323. (2) Limitations - A director of a corporation is
not liable under subsection (1) unless
(a) a certificate for the amount of the
corporation's liability referred to in that subsection has
been registered in the Federal Court under section 316 and
execution for that amount has been returned unsatisfied in whole
or in part;
(b) the corporation has commenced liquidation or
dissolution proceedings or has been dissolved and a claim for the
amount of the corporation's liability referred to in subsection
(1) has been proved within six months after the earlier of the
date of commencement of the proceedings and the date of
dissolution; or
(c) the corporation has made an assignment or a
receiving order has been made against it under the Bankruptcy
and Insolvency Act and a claim for the amount of the
corporation's liability referred to in subsection (1) has
been proved within six months after the date of the assignment or
receiving order.
[17] The appellant relies on the defence of
due diligence under subsection 323(3), which reads as
follows:
323. (3) Diligence - A director of a corporation
is not liable for a failure under subsection (1) where the
director exercised the degree of care, diligence and skill to
prevent the failure that a reasonably prudent person would have
exercised in comparable circumstances.
####################
_Work instructions_
Under the diligence defense in the passage on director liability, list each quality a director must have used to prevent the failure. The data after this point comes from a different source than the passage.

_Record list_
####################
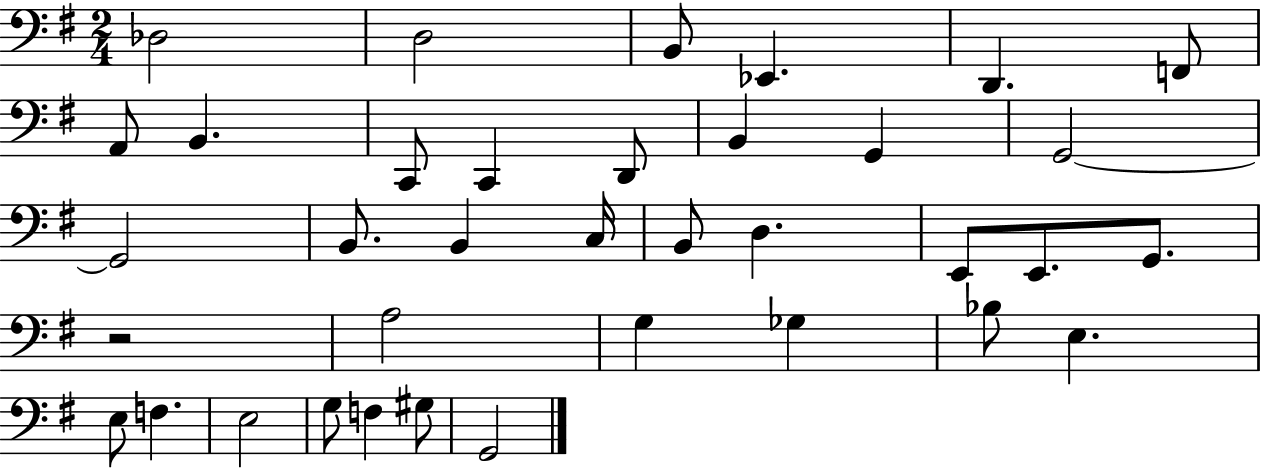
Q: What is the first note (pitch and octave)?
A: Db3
####################
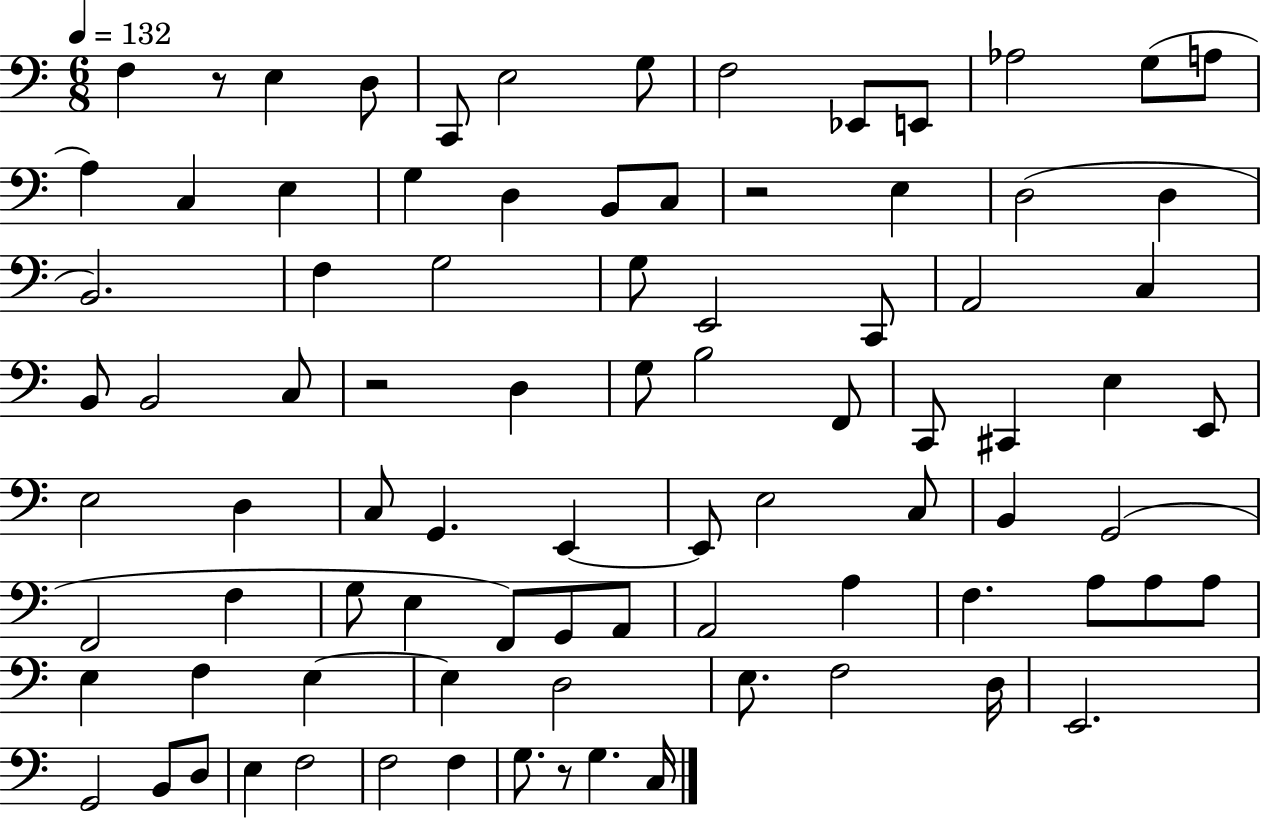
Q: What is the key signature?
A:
####################
_Finished task_
- care
- diligence
- skill